• **WHAT TO PRODUCE**
Copy every one of the items below word for word, leaving out the pictures.

-- start RECORDED INFORMATION --

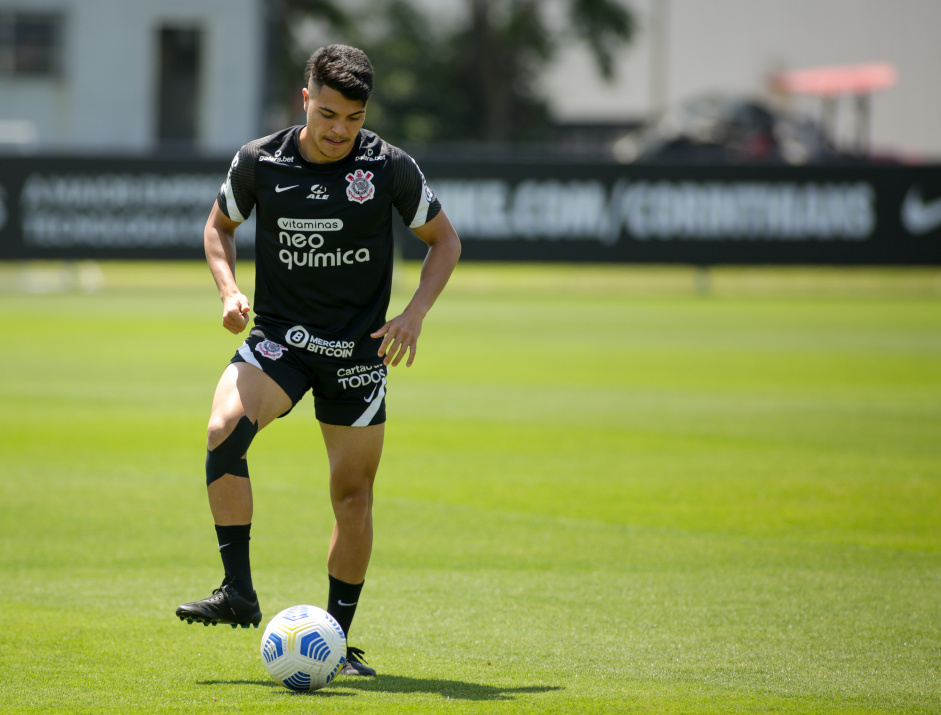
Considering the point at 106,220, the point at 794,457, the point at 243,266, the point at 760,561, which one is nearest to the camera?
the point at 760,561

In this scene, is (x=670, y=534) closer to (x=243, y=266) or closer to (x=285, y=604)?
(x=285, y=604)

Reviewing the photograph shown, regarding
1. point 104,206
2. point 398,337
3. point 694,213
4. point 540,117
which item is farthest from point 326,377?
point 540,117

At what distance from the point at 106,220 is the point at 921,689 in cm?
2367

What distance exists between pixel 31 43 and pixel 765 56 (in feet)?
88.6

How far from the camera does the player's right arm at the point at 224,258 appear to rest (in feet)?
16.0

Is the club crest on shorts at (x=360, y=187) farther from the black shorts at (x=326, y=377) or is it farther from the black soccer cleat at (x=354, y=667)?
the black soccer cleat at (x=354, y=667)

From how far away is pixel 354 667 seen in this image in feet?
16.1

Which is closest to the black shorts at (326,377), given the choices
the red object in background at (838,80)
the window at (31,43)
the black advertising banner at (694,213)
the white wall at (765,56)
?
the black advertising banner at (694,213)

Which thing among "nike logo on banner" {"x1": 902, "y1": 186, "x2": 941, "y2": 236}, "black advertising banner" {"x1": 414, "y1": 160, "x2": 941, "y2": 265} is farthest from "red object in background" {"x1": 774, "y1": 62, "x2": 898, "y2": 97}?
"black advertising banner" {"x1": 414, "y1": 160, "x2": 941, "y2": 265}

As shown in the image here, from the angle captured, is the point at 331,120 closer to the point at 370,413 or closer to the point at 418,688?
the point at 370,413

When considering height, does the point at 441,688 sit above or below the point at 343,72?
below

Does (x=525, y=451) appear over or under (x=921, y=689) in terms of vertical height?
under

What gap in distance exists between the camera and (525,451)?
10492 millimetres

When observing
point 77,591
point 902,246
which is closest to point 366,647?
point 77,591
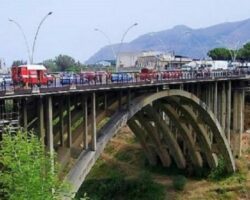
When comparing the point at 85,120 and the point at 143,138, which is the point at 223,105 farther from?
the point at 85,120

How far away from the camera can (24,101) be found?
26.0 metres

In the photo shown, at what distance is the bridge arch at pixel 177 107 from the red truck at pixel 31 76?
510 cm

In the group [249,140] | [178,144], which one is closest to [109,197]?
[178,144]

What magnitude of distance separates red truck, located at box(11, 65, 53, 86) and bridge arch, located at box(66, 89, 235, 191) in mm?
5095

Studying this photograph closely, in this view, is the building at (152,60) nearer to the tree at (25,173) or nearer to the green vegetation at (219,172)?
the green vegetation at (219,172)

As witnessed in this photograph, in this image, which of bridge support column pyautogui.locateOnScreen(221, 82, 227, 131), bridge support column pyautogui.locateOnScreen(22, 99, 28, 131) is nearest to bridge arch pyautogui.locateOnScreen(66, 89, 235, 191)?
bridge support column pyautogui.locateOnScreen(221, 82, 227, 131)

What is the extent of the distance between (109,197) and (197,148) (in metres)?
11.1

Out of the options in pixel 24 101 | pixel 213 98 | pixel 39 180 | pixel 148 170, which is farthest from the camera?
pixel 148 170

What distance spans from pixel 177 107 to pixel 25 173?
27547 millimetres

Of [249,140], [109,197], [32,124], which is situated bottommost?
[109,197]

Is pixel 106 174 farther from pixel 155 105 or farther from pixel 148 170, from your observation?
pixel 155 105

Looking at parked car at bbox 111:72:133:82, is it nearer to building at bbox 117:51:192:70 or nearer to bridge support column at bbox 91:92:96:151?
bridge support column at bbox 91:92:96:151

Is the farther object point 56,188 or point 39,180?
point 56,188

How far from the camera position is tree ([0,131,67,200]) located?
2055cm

-- end RECORDED INFORMATION --

• **EXERCISE ANSWER**
Considering the point at 106,220, the point at 794,457, the point at 243,266, the point at 760,561, which one is nearest to the camera?
the point at 760,561

In this scene, is (x=670, y=534) closer to (x=243, y=266) or closer to (x=285, y=604)?
(x=285, y=604)

Reviewing the photograph shown, regarding
1. point 104,206
2. point 398,337
3. point 694,213
4. point 540,117
which item is farthest from point 326,377?
point 540,117

At what distance from the point at 106,220 is the point at 921,689 in cm?
2367

What distance exists between pixel 31 43 and pixel 765 56 (in feet)?
88.6

How far from the camera does the player's right arm at the point at 224,258 appear to rest (in feet)?
16.0

Is the club crest on shorts at (x=360, y=187) farther from the black shorts at (x=326, y=377) or is it farther from the black soccer cleat at (x=354, y=667)?
the black soccer cleat at (x=354, y=667)

From how far away is pixel 354 667 seen in this image in feet?
16.1

Which is closest to the black shorts at (326,377), given the choices
the red object in background at (838,80)
the window at (31,43)
the black advertising banner at (694,213)
the white wall at (765,56)
?
the black advertising banner at (694,213)

Which thing among "nike logo on banner" {"x1": 902, "y1": 186, "x2": 941, "y2": 236}, "black advertising banner" {"x1": 414, "y1": 160, "x2": 941, "y2": 265} is farthest from "red object in background" {"x1": 774, "y1": 62, "x2": 898, "y2": 97}?
"black advertising banner" {"x1": 414, "y1": 160, "x2": 941, "y2": 265}

As shown in the image here, from the angle captured, is the point at 331,120 closer to the point at 370,413 or closer to the point at 418,688?
the point at 370,413

When considering height, does the point at 441,688 sit above or below the point at 343,72?
below

Does (x=525, y=451) appear over or under (x=921, y=689) in terms of vertical height?
under

What gap in distance exists between the camera and (525,451)?
10492 millimetres

When observing
point 77,591
point 902,246
which is closest to point 366,647?
point 77,591
When comparing the point at 85,120 and the point at 143,138, which is the point at 223,105 farther from?
the point at 85,120

How far away from the camera can (24,101) be found?
26.0 metres

In the photo shown, at what distance is the bridge arch at pixel 177 107 from the red truck at pixel 31 76?
510 cm

In the group [249,140] | [178,144], which one is closest to [109,197]?
[178,144]

What magnitude of distance separates red truck, located at box(11, 65, 53, 86) and bridge arch, located at box(66, 89, 235, 191) in mm?
5095

Studying this photograph closely, in this view, is the building at (152,60) nearer to the tree at (25,173) or nearer to the green vegetation at (219,172)?
the green vegetation at (219,172)

As witnessed in this photograph, in this image, which of bridge support column pyautogui.locateOnScreen(221, 82, 227, 131), bridge support column pyautogui.locateOnScreen(22, 99, 28, 131) is nearest to bridge arch pyautogui.locateOnScreen(66, 89, 235, 191)?
bridge support column pyautogui.locateOnScreen(221, 82, 227, 131)

What is the extent of the distance between (109,197) and (197,148) (in metres)?
11.1

Out of the options in pixel 24 101 | pixel 213 98 | pixel 39 180 | pixel 148 170, which is farthest from the camera?
pixel 148 170

What distance spans from pixel 177 107 to pixel 25 173?
27547 millimetres

Of [249,140], [109,197], [32,124], which is situated bottommost?
[109,197]

Is pixel 106 174 farther from pixel 155 105 or farther from pixel 148 170, from your observation?
pixel 155 105

Looking at parked car at bbox 111:72:133:82, is it nearer to building at bbox 117:51:192:70 or nearer to bridge support column at bbox 91:92:96:151?
bridge support column at bbox 91:92:96:151

Is the farther object point 56,188 or point 39,180?
point 56,188

How far from the camera position is tree ([0,131,67,200]) located?
2055cm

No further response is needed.